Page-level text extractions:
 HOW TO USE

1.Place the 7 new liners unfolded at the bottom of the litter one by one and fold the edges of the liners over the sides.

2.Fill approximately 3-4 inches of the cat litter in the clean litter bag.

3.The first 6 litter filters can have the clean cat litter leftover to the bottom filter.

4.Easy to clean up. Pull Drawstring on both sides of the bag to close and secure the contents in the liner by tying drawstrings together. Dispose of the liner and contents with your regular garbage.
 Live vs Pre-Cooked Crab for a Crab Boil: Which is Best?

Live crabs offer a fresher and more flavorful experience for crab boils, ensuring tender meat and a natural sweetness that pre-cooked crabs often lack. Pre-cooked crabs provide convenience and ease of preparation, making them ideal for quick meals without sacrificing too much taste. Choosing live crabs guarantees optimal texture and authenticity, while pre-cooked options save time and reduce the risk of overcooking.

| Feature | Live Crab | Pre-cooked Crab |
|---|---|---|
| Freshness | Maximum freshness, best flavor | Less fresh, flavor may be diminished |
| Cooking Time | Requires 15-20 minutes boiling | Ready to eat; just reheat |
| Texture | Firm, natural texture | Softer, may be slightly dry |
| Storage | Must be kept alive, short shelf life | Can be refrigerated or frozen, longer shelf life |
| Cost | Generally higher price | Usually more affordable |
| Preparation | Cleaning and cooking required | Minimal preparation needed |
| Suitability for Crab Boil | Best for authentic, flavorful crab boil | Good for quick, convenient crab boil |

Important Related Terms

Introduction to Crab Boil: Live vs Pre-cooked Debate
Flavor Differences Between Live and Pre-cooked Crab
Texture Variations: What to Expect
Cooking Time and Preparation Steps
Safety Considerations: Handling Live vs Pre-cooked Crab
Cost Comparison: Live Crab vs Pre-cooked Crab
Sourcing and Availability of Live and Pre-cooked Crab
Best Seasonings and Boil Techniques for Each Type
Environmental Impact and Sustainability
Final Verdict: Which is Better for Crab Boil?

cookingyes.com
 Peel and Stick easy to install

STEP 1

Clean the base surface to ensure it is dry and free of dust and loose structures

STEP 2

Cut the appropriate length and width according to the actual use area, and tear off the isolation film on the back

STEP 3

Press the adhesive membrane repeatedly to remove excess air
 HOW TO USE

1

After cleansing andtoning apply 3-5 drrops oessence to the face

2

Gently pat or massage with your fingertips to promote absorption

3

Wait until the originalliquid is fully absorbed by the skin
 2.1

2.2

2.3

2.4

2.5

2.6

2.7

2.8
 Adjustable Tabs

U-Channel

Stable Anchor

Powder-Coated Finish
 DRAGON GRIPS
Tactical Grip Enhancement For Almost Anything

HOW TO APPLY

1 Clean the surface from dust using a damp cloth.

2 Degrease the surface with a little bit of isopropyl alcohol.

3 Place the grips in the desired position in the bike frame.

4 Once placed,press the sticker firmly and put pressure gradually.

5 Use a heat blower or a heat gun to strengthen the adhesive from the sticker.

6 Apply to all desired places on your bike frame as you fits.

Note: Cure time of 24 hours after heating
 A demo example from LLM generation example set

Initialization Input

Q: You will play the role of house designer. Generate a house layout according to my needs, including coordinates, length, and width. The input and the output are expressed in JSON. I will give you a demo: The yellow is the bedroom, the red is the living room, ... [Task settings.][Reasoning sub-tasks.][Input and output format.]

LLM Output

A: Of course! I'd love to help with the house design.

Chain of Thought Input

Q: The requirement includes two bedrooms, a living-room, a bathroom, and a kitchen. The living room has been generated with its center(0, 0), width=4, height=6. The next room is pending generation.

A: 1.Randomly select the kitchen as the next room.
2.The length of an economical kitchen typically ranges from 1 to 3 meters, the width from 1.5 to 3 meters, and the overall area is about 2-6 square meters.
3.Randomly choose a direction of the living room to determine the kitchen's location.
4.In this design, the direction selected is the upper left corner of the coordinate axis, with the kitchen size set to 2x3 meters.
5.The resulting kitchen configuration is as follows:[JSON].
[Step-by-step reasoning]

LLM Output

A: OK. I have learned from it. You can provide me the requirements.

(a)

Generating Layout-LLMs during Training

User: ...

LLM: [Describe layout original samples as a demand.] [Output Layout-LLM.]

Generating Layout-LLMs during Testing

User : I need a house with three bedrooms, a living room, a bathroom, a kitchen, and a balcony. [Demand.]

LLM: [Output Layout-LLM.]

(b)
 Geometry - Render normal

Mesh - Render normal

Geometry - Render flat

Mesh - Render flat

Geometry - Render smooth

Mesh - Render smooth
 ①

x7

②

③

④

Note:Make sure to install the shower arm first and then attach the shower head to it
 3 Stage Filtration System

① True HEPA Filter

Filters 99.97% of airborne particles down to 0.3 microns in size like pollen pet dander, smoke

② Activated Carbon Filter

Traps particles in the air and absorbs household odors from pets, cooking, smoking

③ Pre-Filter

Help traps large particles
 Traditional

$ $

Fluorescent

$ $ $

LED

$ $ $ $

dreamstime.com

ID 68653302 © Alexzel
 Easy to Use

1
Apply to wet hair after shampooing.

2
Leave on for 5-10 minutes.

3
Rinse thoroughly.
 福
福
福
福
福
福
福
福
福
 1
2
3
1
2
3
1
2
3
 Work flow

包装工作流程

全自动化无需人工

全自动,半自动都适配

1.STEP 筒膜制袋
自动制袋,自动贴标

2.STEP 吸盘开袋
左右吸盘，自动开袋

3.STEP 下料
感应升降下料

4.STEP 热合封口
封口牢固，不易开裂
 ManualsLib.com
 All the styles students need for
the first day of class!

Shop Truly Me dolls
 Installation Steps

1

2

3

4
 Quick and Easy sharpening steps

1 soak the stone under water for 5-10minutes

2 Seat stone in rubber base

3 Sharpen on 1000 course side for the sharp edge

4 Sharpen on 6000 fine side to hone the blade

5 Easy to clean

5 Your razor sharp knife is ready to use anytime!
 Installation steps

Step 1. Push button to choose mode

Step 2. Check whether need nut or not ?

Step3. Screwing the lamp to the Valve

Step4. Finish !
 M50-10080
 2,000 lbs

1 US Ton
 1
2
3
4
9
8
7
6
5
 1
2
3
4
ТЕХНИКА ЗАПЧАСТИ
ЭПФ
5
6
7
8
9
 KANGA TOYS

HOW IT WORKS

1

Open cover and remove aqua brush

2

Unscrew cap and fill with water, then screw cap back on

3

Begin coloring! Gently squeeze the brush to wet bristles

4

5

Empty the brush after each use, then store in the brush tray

[EXERCISE INSTRUCTIONS] In the entries above, find each line with the word "provide" and show it.

[PROBLEM SOLUTION]
Live crabs offer a fresher and more flavorful experience for crab boils, ensuring tender meat and a natural sweetness that pre-cooked crabs often lack. Pre-cooked crabs provide convenience and ease of preparation, making them ideal for quick meals without sacrificing too much taste. Choosing live crabs guarantees optimal texture and authenticity, while pre-cooked options save time and reduce the risk of overcooking.
A: OK. I have learned from it. You can provide me the requirements.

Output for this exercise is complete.